で、ロードショーでは、どうでしょう? 第1014回。
「なんか最近面白い映画観た?」
「ああ、観た観た。ここんトコで、面白かったのは・・・」
『ローグ・ワン/スター・ウォーズ・ストーリー』
映画史に燦然と輝く金字塔シリーズ『スター・ウォーズ』のアナザー・ストーリーを描く新プロジェクトの第1弾となるSFアドベンチャー大作。
『スター・ウォーズ エピソード4/新たなる希望』でレイア姫がR2-D2に託した“デス・スター”の設計図はいかにして反乱軍の手に渡ったのか、というこれまで語られることのなかった物語を、一匹狼のヒロイン、ジン・アーソをはじめとする新たなキャラクターたちの活躍を通して描き出す。
主演は、『博士と彼女のセオリー』のフェリシティ・ジョーンズ。
監督は、『モンスターズ/地球外生命体』、『GODZILLA ゴジラ』の、ギャレス・エドワーズ。
物語。
ダース・ベイダー擁する帝国軍の究極兵器“デス・スター”がいよいよ完成し、その圧倒的な破壊力の前に、銀河全体が恐怖に支配されようとしていた。
反乱軍の裏仕事担当の将校キャシアン・アンドーは、帝国からの逃亡パイロットを探していた。
その設計を手掛けた有名な科学者ゲイレン・アーソの娘のジンは、帝国軍に父を奪われ、母を殺され、孤児となり、幼いころから、戦士として、生き抜いてきたタフなアウトローで、帝国軍の牢に入れられていた。
だが、そんな彼女を反乱軍が救い出す。
その理由は、逃亡パイロットがデス・スターの設計士であるゲイリンからのメッセージをゲイリンの友人であり、反乱軍でも独自部隊の過激派ソウ・ゲレラを探していることが判明し、ゲレラを知るジンを仲介役にするためだった。

> **課題**
本文を「で、ロードショーでは、どうでしょう? 第1014回。」から始めて「ンを仲介役にするためだった。」で終わるところまで、一字も変えずに書き写してください。

> **記録データ**
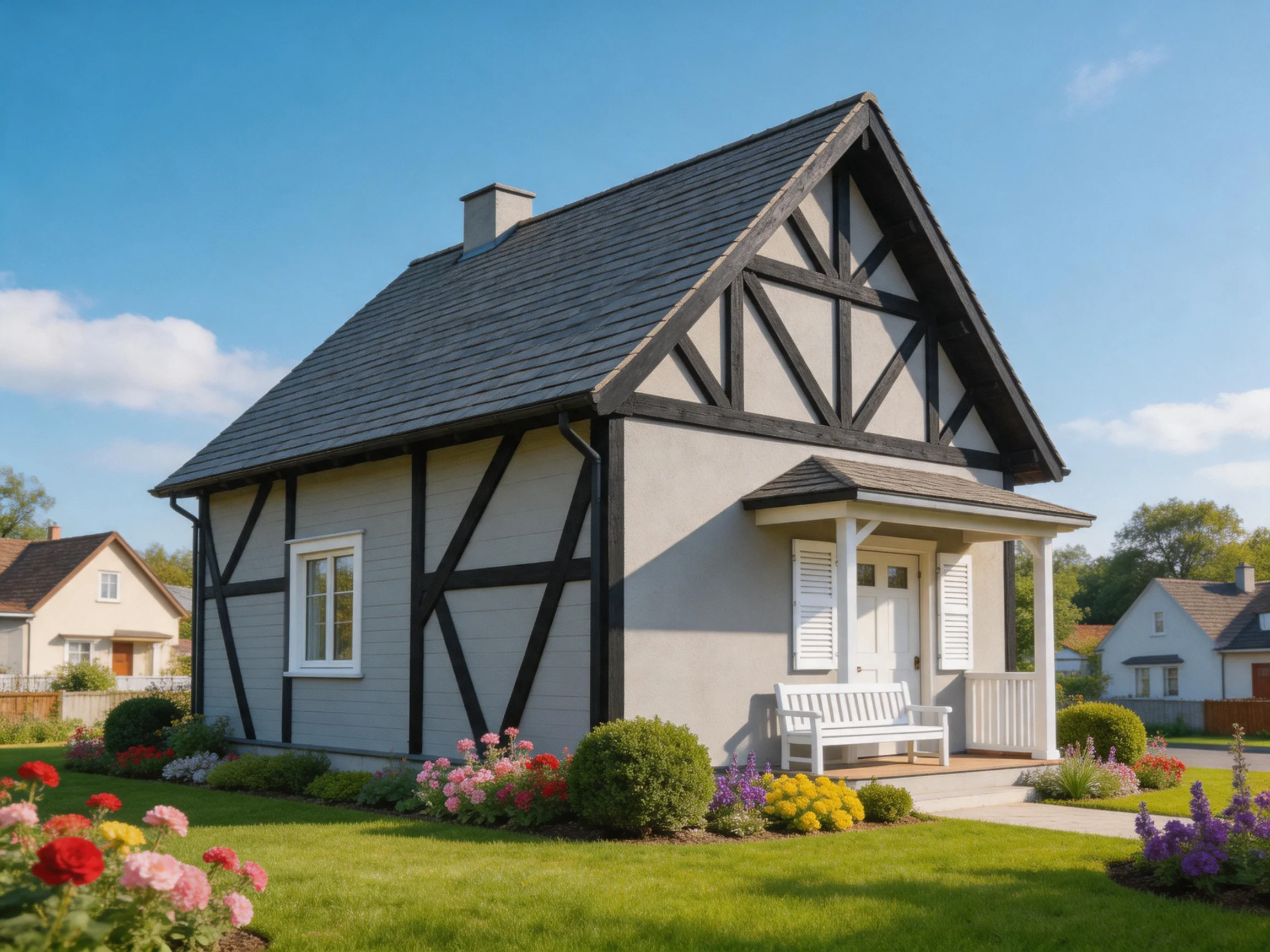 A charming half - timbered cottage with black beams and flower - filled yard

--

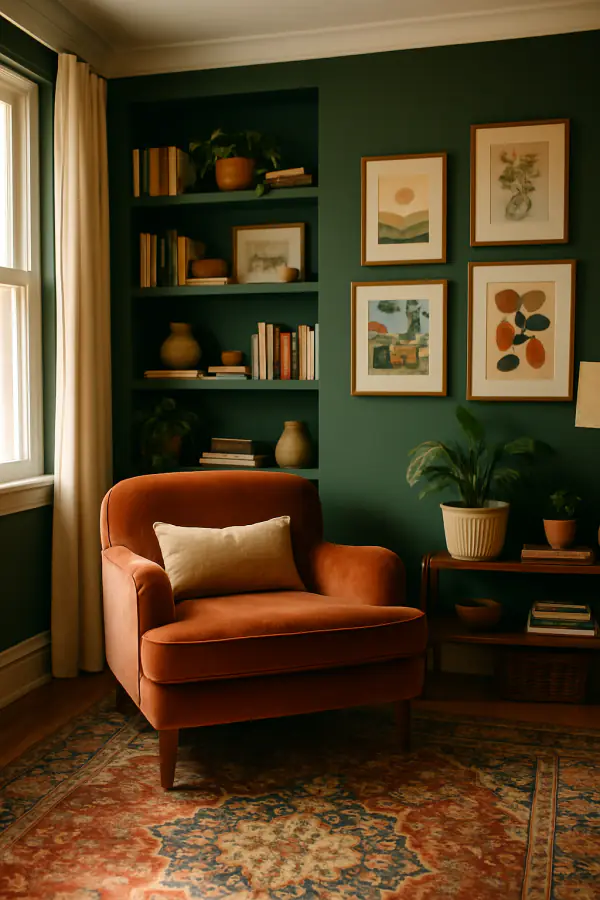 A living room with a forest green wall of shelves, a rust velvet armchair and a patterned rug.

> **課題の結果**
で、ロードショーでは、どうでしょう? 第1014回。
「なんか最近面白い映画観た?」
「ああ、観た観た。ここんトコで、面白かったのは・・・」
『ローグ・ワン/スター・ウォーズ・ストーリー』
映画史に燦然と輝く金字塔シリーズ『スター・ウォーズ』のアナザー・ストーリーを描く新プロジェクトの第1弾となるSFアドベンチャー大作。
『スター・ウォーズ エピソード4/新たなる希望』でレイア姫がR2-D2に託した“デス・スター”の設計図はいかにして反乱軍の手に渡ったのか、というこれまで語られることのなかった物語を、一匹狼のヒロイン、ジン・アーソをはじめとする新たなキャラクターたちの活躍を通して描き出す。
主演は、『博士と彼女のセオリー』のフェリシティ・ジョーンズ。
監督は、『モンスターズ/地球外生命体』、『GODZILLA ゴジラ』の、ギャレス・エドワーズ。
物語。
ダース・ベイダー擁する帝国軍の究極兵器“デス・スター”がいよいよ完成し、その圧倒的な破壊力の前に、銀河全体が恐怖に支配されようとしていた。
反乱軍の裏仕事担当の将校キャシアン・アンドーは、帝国からの逃亡パイロットを探していた。
その設計を手掛けた有名な科学者ゲイレン・アーソの娘のジンは、帝国軍に父を奪われ、母を殺され、孤児となり、幼いころから、戦士として、生き抜いてきたタフなアウトローで、帝国軍の牢に入れられていた。
だが、そんな彼女を反乱軍が救い出す。
その理由は、逃亡パイロットがデス・スターの設計士であるゲイリンからのメッセージをゲイリンの友人であり、反乱軍でも独自部隊の過激派ソウ・ゲレラを探していることが判明し、ゲレラを知るジンを仲介役にするためだった。